§ QUOTED PASSAGE:
Finally, in terms of potential inorganic growth we have set up a specialized team to analyze some value investment opportunities. This team follows strict guidelines to determine which countries, sectors and businesses are the best fit for Credicorp and its investment focus. We have set up a reserve fund for potential acquisitions of approximately $500 million.

Next slide please. As we have shared before, BCP's transformation program is focused on offering our clients an outstanding experience while gaining efficiency. Looking at our key digital results, our digital sales in Consumer Banking have improved from 5.1% in the first half of 2018 to 9.6% in the first half of 2019. In terms of digital clients in Consumer Banking, our number of users stand at 34% for our total client-base, which represent a 13% point increase over the figure posted at the end of 2016.

Finally, off-branch transactions has increased representing 96% of total transaction, 58% secured through digital channels and 38% through self-service channel. This figure shows an important evolution in 3 years. As specific digital success stories, I would like to mention that our consumer loan digital monthly sales has doubled the product disbursements in the quarter while achieving a sixfold cost reduction compared to the traditional branch channel. However, the number of Yape users, our peer-to-peer payment channel, has grown significantly to more than 1 million users as of today. We are accelerating this growth by being focused in increasing its use.

The 44% of Yape users paid using Yape at least one time in the last 90 days with an average use of 3.8 times per user. Regarding scaling [agile], we are implementing agile methodologies while improving speed, employee experience and efficiency. As of today, we have 5 tribes and 2 centers of excellence in operation as well as 8 tribes and 2 centers of excellence on design. We expect to finish implementing our Agile@Scale program by mid-2020.

§ LISTED RECORDS:
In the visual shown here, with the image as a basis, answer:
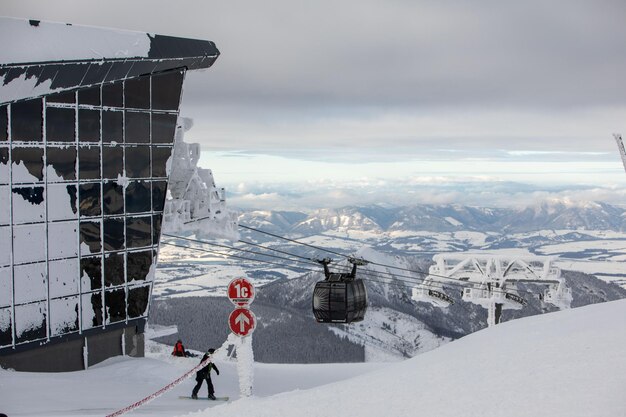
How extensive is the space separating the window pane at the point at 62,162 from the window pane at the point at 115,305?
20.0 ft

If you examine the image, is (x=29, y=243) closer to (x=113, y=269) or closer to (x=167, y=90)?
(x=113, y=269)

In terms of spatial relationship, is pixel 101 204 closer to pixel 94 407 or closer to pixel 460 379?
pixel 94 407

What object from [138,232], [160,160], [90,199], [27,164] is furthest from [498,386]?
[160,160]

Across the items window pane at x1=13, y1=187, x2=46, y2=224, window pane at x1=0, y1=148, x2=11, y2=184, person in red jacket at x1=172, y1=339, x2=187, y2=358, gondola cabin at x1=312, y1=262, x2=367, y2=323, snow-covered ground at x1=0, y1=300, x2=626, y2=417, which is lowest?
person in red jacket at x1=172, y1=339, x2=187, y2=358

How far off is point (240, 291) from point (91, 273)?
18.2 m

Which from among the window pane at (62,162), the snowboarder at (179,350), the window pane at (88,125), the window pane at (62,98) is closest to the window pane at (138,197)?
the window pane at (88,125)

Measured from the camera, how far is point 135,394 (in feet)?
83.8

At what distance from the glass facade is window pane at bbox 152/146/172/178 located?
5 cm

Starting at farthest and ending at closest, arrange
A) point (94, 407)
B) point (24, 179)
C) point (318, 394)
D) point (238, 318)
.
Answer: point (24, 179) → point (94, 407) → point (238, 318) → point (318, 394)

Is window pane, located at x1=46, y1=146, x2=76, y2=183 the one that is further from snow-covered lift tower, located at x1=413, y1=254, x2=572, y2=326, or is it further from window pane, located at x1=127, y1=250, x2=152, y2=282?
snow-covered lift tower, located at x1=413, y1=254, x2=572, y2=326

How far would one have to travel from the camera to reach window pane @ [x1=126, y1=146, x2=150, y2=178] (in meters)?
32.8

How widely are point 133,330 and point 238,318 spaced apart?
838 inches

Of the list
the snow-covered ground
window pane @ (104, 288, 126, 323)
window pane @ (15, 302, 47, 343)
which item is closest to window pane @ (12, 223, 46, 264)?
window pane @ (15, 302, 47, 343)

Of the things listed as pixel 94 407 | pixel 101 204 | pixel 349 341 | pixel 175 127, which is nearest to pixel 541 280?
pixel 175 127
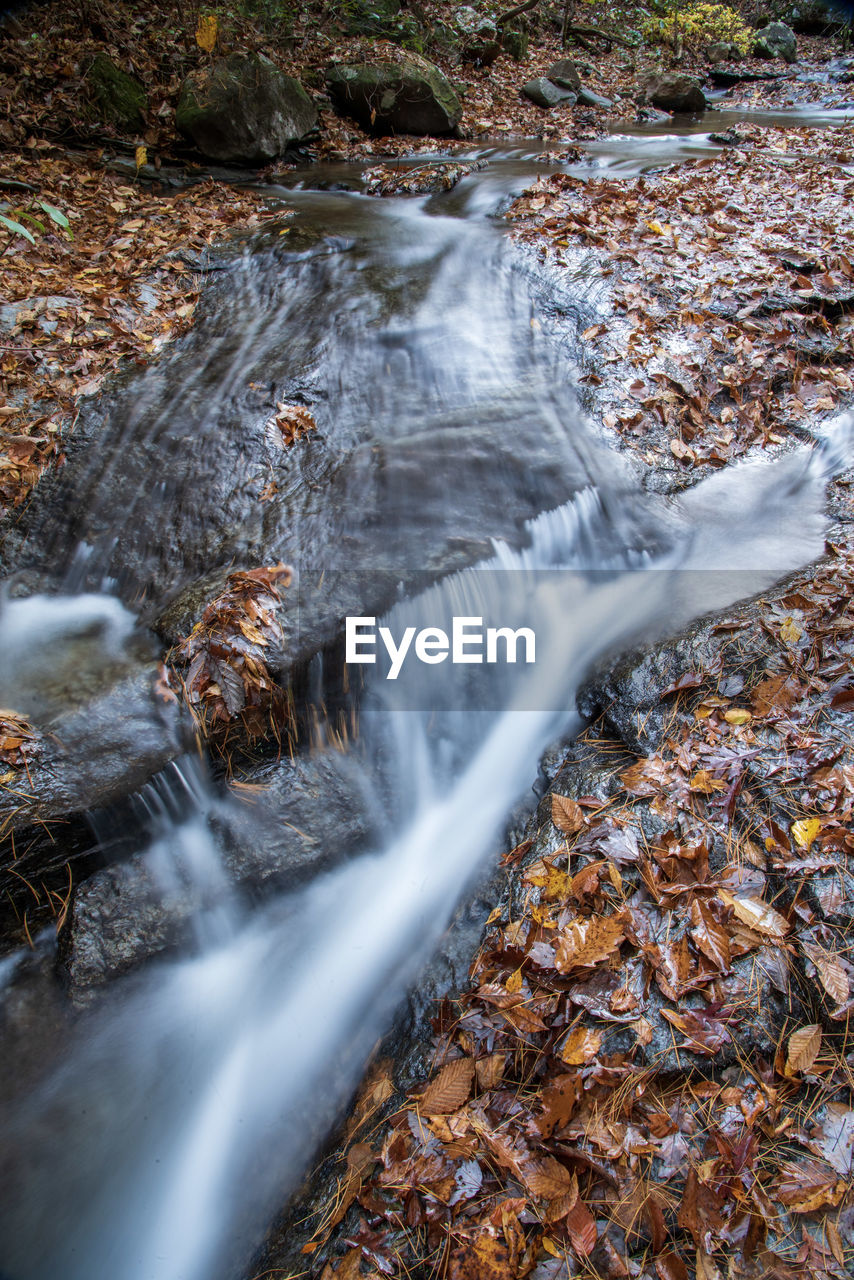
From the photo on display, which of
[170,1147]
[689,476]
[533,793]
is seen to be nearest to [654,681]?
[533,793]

§ DO THIS: Translate this sentence from the Credicorp passage into Spanish: "We have set up a reserve fund for potential acquisitions of approximately $500 million." The data has no connection to the Credicorp passage.

§ WRITTEN ANSWER: Hemos establecido un fondo de reserva para posibles adquisiciones de aproximadamente 500 millones de dólares.